2. The western fault is further west than previously thought.
In the absence of information on the subjects I will speculate a little.
The comment about the gas/water contact is probably based on better quality wire line logs, especially if they had better quality formation (higher porosity) at the depth of the gas/water contact. They have been using -2,214 TVDSS lately but GLJ had used -2,228 meters TVDSS.  I think the GLJ number is probably about where it should be. We have produced gas on a DST from a depth lower than -2,214 meters  TVDSS and perhaps lower than -2,228 meters TVDSS. Antelope-1 ST-1 DST #8 recovered 0.25 Bbl of  43.9 degrees API oil and 150 scf/day of gas from a depth of -2,193meters TVDSS to -2220 meters TVDSS.  Antelope-2 ST-2 DST #14 tested the interval -2,220 meters TVDSS to -2,252 meters TVDSS and recovered 1.4 MMCFD and 23.8 BPD of condensate (17 Bbl/MMCF). Also recovered 158 BWPD but it was thought to be load water and not formation water.
Now what was the basis of Hession saying that Antelope-5 supports moving the fault to the west? Please know that the following suggestions are highly speculative.
If we have a look at the map at   http://tinyurl.com/q2lzmbq page 13 you will see a post-drill map showing two faults to the west. The first fault is the earlier interpretation and is about 1.5 km west of Antelope-5. The most westerly fault shown on this map is the new interpretation and is about 3.7 km west of Antelope-5.
What additional information could they have to support moving this fault to the west? First they have the new gravity survey data shown on page 13. I believe the black line shown on the gravity graphic  is the same as the most westerly fault shown on the map.
I have said in the past that we need as many as three wells that have cut the fault in order to pin down the location of the fault. What I had not thought  of until recently is that some of the wells already drilled might have cut the fault. Remember they are using -2,214 meters TVDSS as the depth of the gas/water contact. Below I will list the TVDSS of the total depth reached on all of the Antelope wells:
Well Name           Total Depth meters TVDSS            Distance Drilled Below GWC
Antelope-1                     -2,515                                          302 meters (989 feet)

**Data section**.

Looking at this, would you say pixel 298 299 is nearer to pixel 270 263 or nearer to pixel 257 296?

**Problems and tasks**.
**1.** In the text about the Antelope wells, translate this sentence into Spanish: "The first fault is the earlier interpretation and is about 1.5 km west of Antelope-5."
**2.** Answer from the text about the Antelope wells:
(a) What depth had GLJ used for the gas/water contact?
(b) About how far west of Antelope-5 is the most westerly fault on the post-drill map?
(c) What total depth in meters TVDSS did Antelope-1 reach?
**3.** Carry on the text about the Antelope wells from the point where it stops.

**Results of the exercise**.
**1.** La primera falla es la interpretación anterior y está a unos 1,5 km al oeste de Antelope-5.

**2.**
(a) -2,228 meters TVDSS
(b) About 3.7 km
(c) -2,515 meters TVDSS

**3.**
Antelope-2                     -2,323                                          109 meters (357 feet)
Antelope-3                     -2,483                                           269 meters (882 feet)
Antelope-4 ST-1             -2,248                                            34 meters (112 feet)
Antelope-5                      -2,307                                            93 meters (299 feet)
Antelope-6 (planned TD) -2,464                                         250 meters (820 feet)
Here is my speculation: Why did Antelope-5 support moving the fault west? I think they expected to cross the fault before striking the Gas Water Contact. Since Hession says Antelope-5 supports lowering the gas/water contact the well must have reached the gas/water contact before crossing the fault. They drilled another 299 feet below the gas/water contact. Did they cross the fault? I do not know but it is a possibility.
I believe it is also possible that Antelope-1 and Antelope-3 might have crossed the fault when drilling below the gas/water contact. If so they could have the fault located in three of the wells. I do not think Antelope-6 will reach the fault at the planned TD because the fault dips to the east and Antelope-6 is too far east to reach the fault at the planned TD.
Looking again at   http://tinyurl.com/q2lzmbq  page 13, if we take the distance from Antelope-5 to the most western fault shown on the map (3.7 km) and the Antelope TD of -2,307 we estimate the depth of the top of  the reservoir where the fault crosses at -1,500 meters TVDSS then the angle of the fault would be about 12 degrees. I think the fault angle could be anywhere between 10 and 20 degrees. If they have the data to prove the location of the fault is where they have drawn it on Page 13 we may be able to use that data and go to certification after Antelope-6 without drilling Antelope-7.
Just a lot of wild guesses with the information I can scrape up.
Have a good evening!!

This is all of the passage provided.